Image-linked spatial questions
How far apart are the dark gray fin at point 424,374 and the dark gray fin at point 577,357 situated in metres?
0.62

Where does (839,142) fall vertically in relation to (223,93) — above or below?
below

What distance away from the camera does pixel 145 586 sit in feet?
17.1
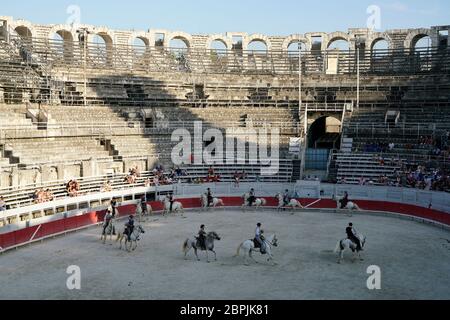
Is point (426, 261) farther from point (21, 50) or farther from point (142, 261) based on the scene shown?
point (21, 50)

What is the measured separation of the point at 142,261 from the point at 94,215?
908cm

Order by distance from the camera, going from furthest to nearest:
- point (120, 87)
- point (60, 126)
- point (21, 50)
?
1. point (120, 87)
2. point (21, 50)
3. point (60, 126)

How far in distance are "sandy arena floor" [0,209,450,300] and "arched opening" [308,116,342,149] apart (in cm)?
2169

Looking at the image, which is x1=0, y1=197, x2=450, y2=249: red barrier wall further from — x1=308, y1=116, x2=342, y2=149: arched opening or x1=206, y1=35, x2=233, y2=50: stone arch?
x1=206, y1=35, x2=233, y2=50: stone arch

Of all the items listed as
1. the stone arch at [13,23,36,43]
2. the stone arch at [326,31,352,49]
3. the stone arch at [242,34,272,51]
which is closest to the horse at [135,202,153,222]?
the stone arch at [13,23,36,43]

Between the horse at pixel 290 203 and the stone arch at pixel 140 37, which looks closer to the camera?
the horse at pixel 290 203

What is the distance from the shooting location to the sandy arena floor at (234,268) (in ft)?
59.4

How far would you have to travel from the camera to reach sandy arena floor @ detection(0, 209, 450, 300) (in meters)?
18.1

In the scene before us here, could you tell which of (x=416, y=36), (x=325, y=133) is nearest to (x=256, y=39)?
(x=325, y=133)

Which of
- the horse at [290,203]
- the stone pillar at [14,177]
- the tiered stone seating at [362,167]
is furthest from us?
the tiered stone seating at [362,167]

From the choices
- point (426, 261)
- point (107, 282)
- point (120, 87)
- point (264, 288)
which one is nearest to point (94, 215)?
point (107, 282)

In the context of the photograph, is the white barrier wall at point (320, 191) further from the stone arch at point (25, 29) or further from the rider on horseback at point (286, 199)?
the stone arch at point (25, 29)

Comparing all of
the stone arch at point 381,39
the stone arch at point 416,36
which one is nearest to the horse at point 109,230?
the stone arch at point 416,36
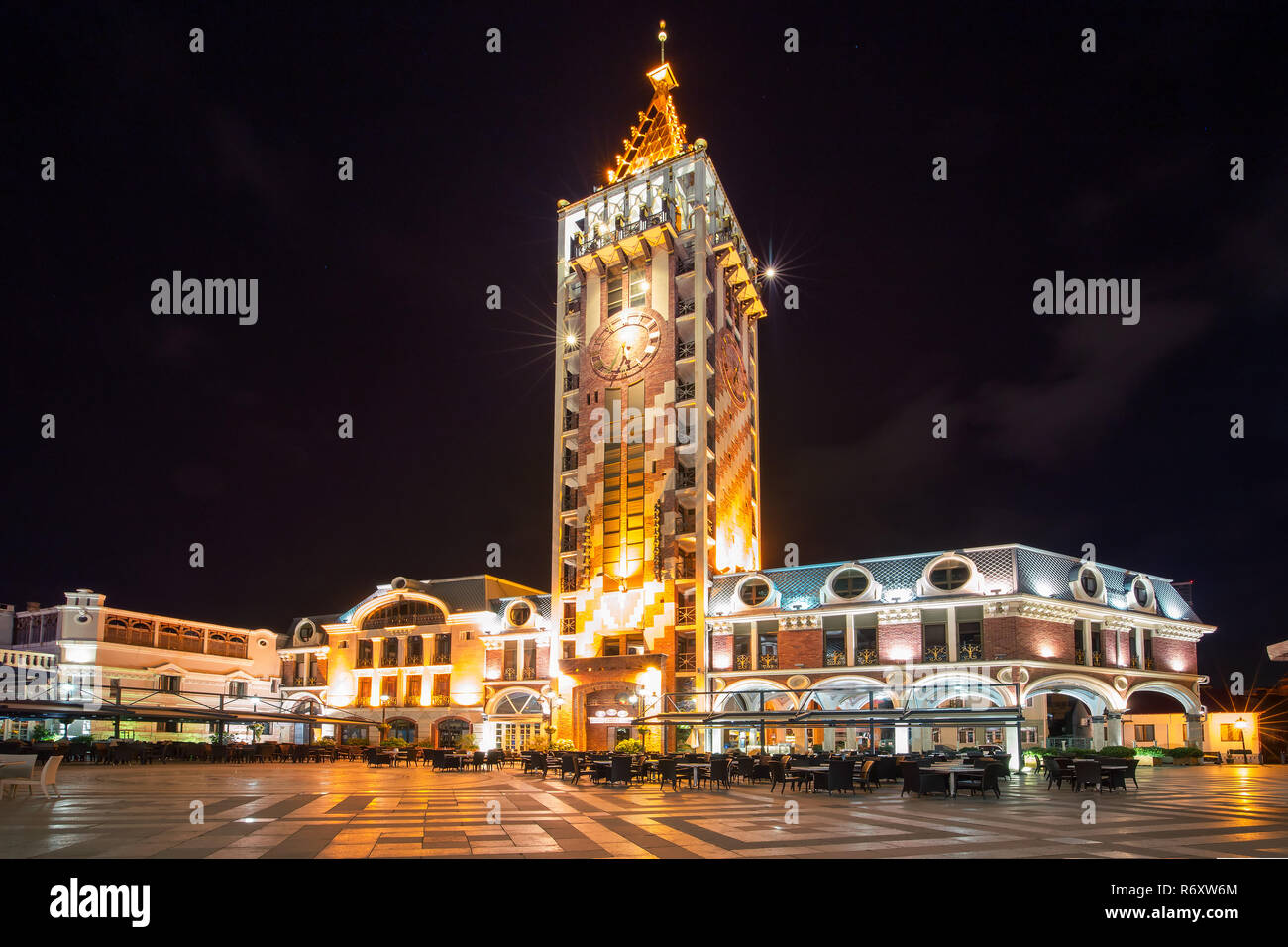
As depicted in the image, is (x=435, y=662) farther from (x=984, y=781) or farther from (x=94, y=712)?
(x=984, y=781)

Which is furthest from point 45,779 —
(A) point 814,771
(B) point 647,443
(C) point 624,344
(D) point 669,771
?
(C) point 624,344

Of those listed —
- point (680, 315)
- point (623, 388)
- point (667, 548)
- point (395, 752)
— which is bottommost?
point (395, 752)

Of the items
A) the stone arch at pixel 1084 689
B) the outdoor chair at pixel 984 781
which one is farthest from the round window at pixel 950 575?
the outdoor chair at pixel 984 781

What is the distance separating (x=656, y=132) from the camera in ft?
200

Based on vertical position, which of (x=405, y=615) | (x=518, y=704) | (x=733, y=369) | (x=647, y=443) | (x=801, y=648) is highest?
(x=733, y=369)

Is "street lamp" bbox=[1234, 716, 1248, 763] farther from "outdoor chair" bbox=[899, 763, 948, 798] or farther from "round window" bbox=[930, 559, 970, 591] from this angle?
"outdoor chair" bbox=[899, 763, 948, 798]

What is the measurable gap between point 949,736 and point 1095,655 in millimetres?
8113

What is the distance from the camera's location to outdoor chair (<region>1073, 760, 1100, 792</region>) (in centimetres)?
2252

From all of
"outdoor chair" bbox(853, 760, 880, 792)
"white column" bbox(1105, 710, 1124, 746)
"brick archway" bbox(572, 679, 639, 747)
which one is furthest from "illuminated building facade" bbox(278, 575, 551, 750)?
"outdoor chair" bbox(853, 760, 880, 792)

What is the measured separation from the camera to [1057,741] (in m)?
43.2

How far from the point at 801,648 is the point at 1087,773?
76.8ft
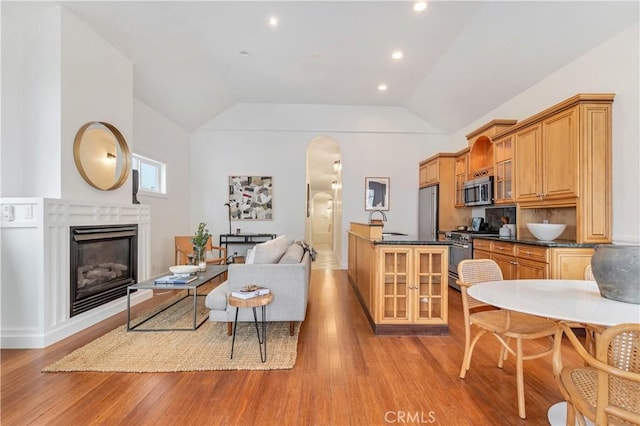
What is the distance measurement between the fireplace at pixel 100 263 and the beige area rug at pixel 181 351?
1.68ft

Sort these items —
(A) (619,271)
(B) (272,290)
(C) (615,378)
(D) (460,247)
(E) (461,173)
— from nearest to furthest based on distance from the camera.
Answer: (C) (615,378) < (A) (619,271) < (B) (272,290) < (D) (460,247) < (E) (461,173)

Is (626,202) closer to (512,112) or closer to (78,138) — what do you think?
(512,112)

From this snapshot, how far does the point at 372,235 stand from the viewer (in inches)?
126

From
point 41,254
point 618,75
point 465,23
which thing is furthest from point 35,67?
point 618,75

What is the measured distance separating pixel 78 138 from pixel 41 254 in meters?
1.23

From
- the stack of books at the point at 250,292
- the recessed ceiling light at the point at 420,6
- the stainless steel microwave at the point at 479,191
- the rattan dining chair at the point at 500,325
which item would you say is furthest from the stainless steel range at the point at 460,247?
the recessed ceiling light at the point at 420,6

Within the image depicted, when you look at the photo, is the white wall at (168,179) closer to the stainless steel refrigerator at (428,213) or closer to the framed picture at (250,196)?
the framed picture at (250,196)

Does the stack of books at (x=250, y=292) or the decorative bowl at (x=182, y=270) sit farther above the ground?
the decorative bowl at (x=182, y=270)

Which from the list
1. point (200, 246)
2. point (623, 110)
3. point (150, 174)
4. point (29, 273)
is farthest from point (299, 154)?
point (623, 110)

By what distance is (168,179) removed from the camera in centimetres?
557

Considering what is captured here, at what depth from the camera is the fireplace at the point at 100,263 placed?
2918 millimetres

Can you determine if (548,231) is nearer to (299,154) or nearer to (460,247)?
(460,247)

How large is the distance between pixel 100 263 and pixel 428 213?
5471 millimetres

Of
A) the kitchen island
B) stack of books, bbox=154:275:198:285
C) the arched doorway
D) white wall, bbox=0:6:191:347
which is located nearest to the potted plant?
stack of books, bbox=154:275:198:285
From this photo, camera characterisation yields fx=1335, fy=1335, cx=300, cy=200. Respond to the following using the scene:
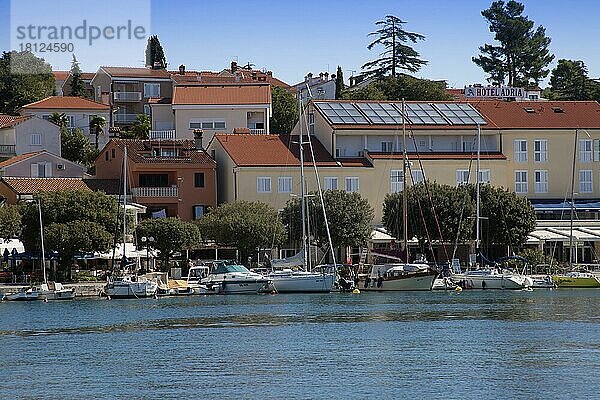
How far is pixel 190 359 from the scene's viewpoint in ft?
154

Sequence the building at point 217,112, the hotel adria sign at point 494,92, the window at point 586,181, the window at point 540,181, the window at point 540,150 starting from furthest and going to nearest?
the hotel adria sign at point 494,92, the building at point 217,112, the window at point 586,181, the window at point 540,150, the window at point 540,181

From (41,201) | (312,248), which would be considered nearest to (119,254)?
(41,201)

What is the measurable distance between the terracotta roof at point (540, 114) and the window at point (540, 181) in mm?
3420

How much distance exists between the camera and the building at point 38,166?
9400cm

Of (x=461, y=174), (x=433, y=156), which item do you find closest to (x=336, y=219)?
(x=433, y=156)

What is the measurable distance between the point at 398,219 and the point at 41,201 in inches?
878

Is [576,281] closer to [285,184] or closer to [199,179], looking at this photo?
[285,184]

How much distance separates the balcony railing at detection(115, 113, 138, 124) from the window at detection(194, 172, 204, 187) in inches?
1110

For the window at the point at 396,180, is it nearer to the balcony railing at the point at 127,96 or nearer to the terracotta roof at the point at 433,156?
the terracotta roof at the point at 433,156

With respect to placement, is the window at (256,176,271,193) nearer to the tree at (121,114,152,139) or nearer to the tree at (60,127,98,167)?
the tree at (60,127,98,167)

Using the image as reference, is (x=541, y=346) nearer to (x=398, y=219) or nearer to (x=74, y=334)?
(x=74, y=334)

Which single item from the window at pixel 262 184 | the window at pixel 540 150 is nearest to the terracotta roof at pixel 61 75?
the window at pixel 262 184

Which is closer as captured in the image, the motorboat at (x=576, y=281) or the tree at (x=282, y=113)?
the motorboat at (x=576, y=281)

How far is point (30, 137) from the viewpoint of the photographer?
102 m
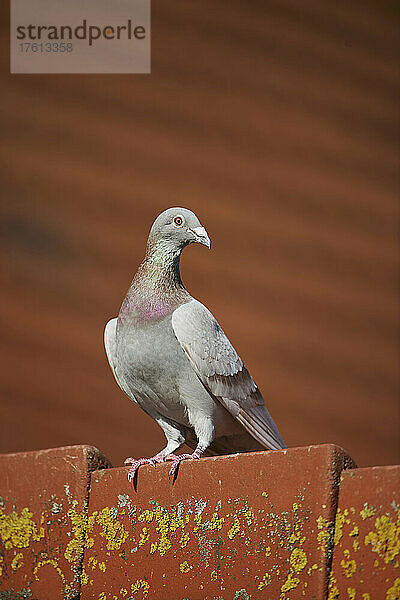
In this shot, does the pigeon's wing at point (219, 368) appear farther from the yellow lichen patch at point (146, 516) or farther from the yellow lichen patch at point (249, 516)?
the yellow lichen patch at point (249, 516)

◆ Short problem ◆
Repeat the records word for word. Any picture in them should be left out.

◆ Answer to this problem ◆
How far apart are the dark gray fin at point 424,374 and the dark gray fin at point 577,357 situated in metres?
0.62

Where does (839,142) fall vertically in relation to (223,93) — above or below?
below

What distance away from the camera does pixel 145 586 sit in feet?
17.1
Is point (426, 261) farther from point (21, 50) or farther from point (142, 261) based on the scene shown?
point (21, 50)

What is the measured separation of the point at 142,261 from the point at 94,215?
908cm

Order by distance from the camera, going from furthest to nearest:
- point (120, 87)
- point (60, 126)
- point (21, 50)
?
1. point (120, 87)
2. point (21, 50)
3. point (60, 126)

How far in distance are "sandy arena floor" [0,209,450,300] and "arched opening" [308,116,342,149] apart (in cm)?
2169

Looking at the image, which is x1=0, y1=197, x2=450, y2=249: red barrier wall further from — x1=308, y1=116, x2=342, y2=149: arched opening or x1=206, y1=35, x2=233, y2=50: stone arch?
x1=206, y1=35, x2=233, y2=50: stone arch

Of all the items listed as
1. the stone arch at [13,23,36,43]
2. the stone arch at [326,31,352,49]
3. the stone arch at [242,34,272,51]
which is closest to the horse at [135,202,153,222]?
the stone arch at [13,23,36,43]

Between the horse at pixel 290 203 and the stone arch at pixel 140 37, which looks closer to the camera?
the horse at pixel 290 203

What is the distance from the shooting location to the sandy arena floor at (234,268) (in ft)?
59.4

How far would you have to travel from the camera to reach sandy arena floor @ detection(0, 209, 450, 300) (in meters)?
18.1

In the scene before us here, could you tell which of (x=416, y=36), (x=325, y=133) is nearest to (x=256, y=39)?
(x=325, y=133)

Which of
- the horse at [290,203]
- the stone pillar at [14,177]
- the tiered stone seating at [362,167]
is furthest from us?
the tiered stone seating at [362,167]

From the choices
- point (426, 261)
- point (107, 282)
- point (120, 87)
- point (264, 288)
which one is nearest to point (94, 215)?
point (107, 282)

In the context of the photograph, is the white barrier wall at point (320, 191) further from the stone arch at point (25, 29) or further from the rider on horseback at point (286, 199)?
the stone arch at point (25, 29)

Comparing all of
the stone arch at point 381,39
the stone arch at point 416,36
which one is nearest to the horse at point 109,230?
the stone arch at point 416,36
As depicted in the image, is (x=435, y=662) farther from (x=984, y=781) or farther from (x=94, y=712)?
(x=984, y=781)

Which is furthest from point 45,779 —
(A) point 814,771
(B) point 647,443
(C) point 624,344
(D) point 669,771
?
(C) point 624,344

Of those listed —
- point (680, 315)
- point (623, 388)
- point (667, 548)
- point (395, 752)
— which is bottommost?
point (395, 752)

Of the items
A) the stone arch at pixel 1084 689
B) the outdoor chair at pixel 984 781
which one is farthest from the round window at pixel 950 575?
the outdoor chair at pixel 984 781

What is the distance separating (x=656, y=132) from the camera in ft?
200

Based on vertical position, which of (x=405, y=615) | (x=518, y=704) | (x=733, y=369) | (x=647, y=443) | (x=801, y=648) is highest?
(x=733, y=369)

Is "street lamp" bbox=[1234, 716, 1248, 763] farther from "outdoor chair" bbox=[899, 763, 948, 798] or farther from "round window" bbox=[930, 559, 970, 591] from this angle?
"outdoor chair" bbox=[899, 763, 948, 798]

What is the measurable gap between point 949,736 and point 1095,655 in millimetres?
8113

What is the distance from the camera's location to outdoor chair (<region>1073, 760, 1100, 792</region>) (in centimetres)?
2252

From all of
"outdoor chair" bbox(853, 760, 880, 792)
"white column" bbox(1105, 710, 1124, 746)
"brick archway" bbox(572, 679, 639, 747)
which one is furthest from "illuminated building facade" bbox(278, 575, 551, 750)?
"outdoor chair" bbox(853, 760, 880, 792)

What is the measured separation from the camera to [1057,741] (in m)?
43.2

How far from the point at 801,648 is the point at 1087,773?
76.8ft
What is the distance measurement between the fireplace at pixel 100 263 and the beige area rug at pixel 181 351?
1.68ft

Sort these items —
(A) (619,271)
(B) (272,290)
(C) (615,378)
(D) (460,247)
(E) (461,173)
— from nearest to furthest based on distance from the camera.
Answer: (C) (615,378) < (A) (619,271) < (B) (272,290) < (D) (460,247) < (E) (461,173)

Is (626,202) closer to (512,112) or closer to (78,138) — what do you think?
(512,112)

From this snapshot, how far does the point at 372,235 stand from the viewer (in inches)?
126

From
point 41,254
point 618,75
point 465,23
which thing is furthest from point 35,67?
point 618,75

What is the measured distance separating pixel 78 138 from pixel 41 254 in meters?
1.23

From
- the stack of books at the point at 250,292
- the recessed ceiling light at the point at 420,6
- the stainless steel microwave at the point at 479,191
- the rattan dining chair at the point at 500,325
which item would you say is furthest from the stainless steel range at the point at 460,247?
the recessed ceiling light at the point at 420,6

Within the image depicted, when you look at the photo, is the white wall at (168,179) closer to the stainless steel refrigerator at (428,213) or closer to the framed picture at (250,196)?
the framed picture at (250,196)

Does the stack of books at (x=250, y=292) or the decorative bowl at (x=182, y=270) sit farther above the ground?
the decorative bowl at (x=182, y=270)

Which from the list
1. point (200, 246)
2. point (623, 110)
3. point (150, 174)
4. point (29, 273)
is farthest from point (299, 154)?
point (623, 110)

By what distance is (168,179) removed from the camera in centimetres?
557

Considering what is captured here, at what depth from the camera is the fireplace at the point at 100,263 placed?
2918 millimetres

Can you determine if (548,231) is nearer to (299,154) or nearer to (460,247)?
(460,247)

How large is the distance between pixel 100 263 and pixel 428 213?
5471 millimetres

Of
A) the kitchen island
B) stack of books, bbox=154:275:198:285
C) the arched doorway
D) white wall, bbox=0:6:191:347
which is located nearest to the potted plant?
stack of books, bbox=154:275:198:285
From this photo, camera characterisation yields fx=1335, fy=1335, cx=300, cy=200. Respond to the following using the scene:
How far is pixel 190 359 from the scene's viewpoint in ft?
154

Sequence the building at point 217,112, the hotel adria sign at point 494,92, the window at point 586,181, the window at point 540,181, the window at point 540,150 starting from furthest and going to nearest?
the hotel adria sign at point 494,92, the building at point 217,112, the window at point 586,181, the window at point 540,150, the window at point 540,181

From (41,201) | (312,248), which would be considered nearest to (119,254)?
(41,201)

What is the measurable distance between the terracotta roof at point (540, 114) and the window at point (540, 181) in mm?
3420

How much distance exists between the camera and the building at point 38,166?
9400cm

Of (x=461, y=174), (x=433, y=156), which item do you find closest to (x=336, y=219)?
(x=433, y=156)

What is the measurable distance between the point at 398,219 and the point at 41,201 in inches?
878

Is [576,281] closer to [285,184] or closer to [199,179], looking at this photo?
[285,184]

How much distance separates the balcony railing at detection(115, 113, 138, 124) from the window at detection(194, 172, 204, 187) in inches?
1110

For the window at the point at 396,180, is it nearer to the balcony railing at the point at 127,96 or nearer to the terracotta roof at the point at 433,156?
the terracotta roof at the point at 433,156

With respect to placement, is the window at (256,176,271,193) nearer to the tree at (121,114,152,139) or nearer to the tree at (60,127,98,167)?
the tree at (60,127,98,167)

Using the image as reference, is (x=541, y=346) nearer to (x=398, y=219) or nearer to (x=74, y=334)?
(x=74, y=334)

Which single item from the window at pixel 262 184 | the window at pixel 540 150 is nearest to the terracotta roof at pixel 61 75?
the window at pixel 262 184

Which is closer as captured in the image, the motorboat at (x=576, y=281) or the tree at (x=282, y=113)?
the motorboat at (x=576, y=281)

How far is point (30, 137) from the viewpoint of the photographer?
102 m
In this shot, does the pigeon's wing at point (219, 368) appear farther from the yellow lichen patch at point (146, 516) or farther from the yellow lichen patch at point (249, 516)?
the yellow lichen patch at point (249, 516)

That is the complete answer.